---------- Extracted information ----------

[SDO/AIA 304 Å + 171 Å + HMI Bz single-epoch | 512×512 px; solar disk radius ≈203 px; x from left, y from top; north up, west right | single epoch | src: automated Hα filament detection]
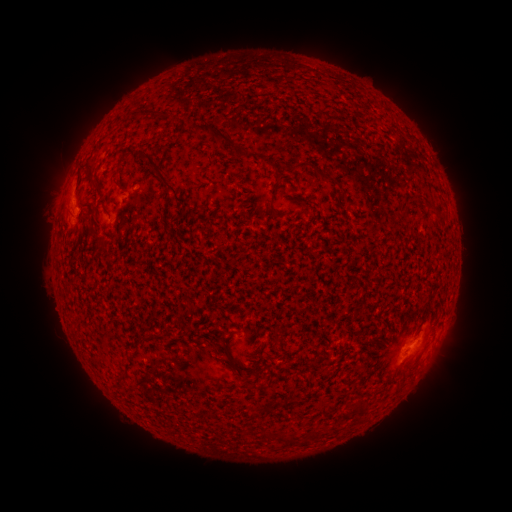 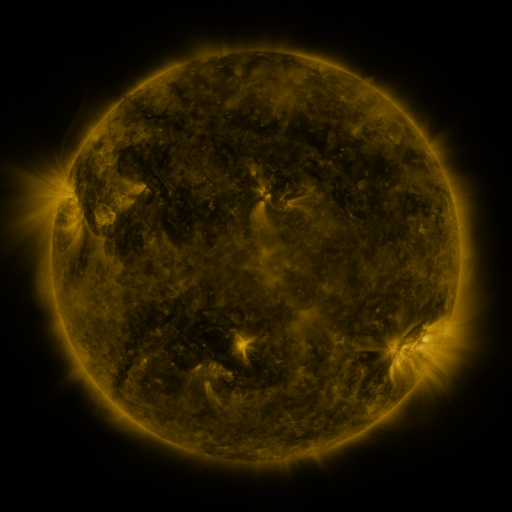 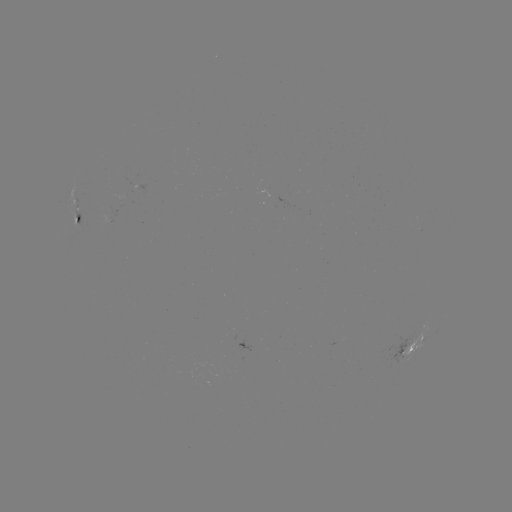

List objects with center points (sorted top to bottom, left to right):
filament: (213, 132)
filament: (264, 159)
filament: (299, 165)
filament: (326, 177)
filament: (163, 178)
filament: (117, 182)
filament: (96, 188)
filament: (276, 215)
filament: (239, 371)
filament: (310, 377)
filament: (396, 390)
filament: (266, 435)
filament: (285, 439)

----------

### Task objective
Copy all of the data above exactly. Leave out every picture.

### Task response
[SDO/AIA 304 Å + 171 Å + HMI Bz single-epoch | 512×512 px; solar disk radius ≈203 px; x from left, y from top; north up, west right | single epoch | src: automated Hα filament detection]

List objects with center points (sorted top to bottom, left to right):
filament: (213, 132)
filament: (264, 159)
filament: (299, 165)
filament: (326, 177)
filament: (163, 178)
filament: (117, 182)
filament: (96, 188)
filament: (276, 215)
filament: (239, 371)
filament: (310, 377)
filament: (396, 390)
filament: (266, 435)
filament: (285, 439)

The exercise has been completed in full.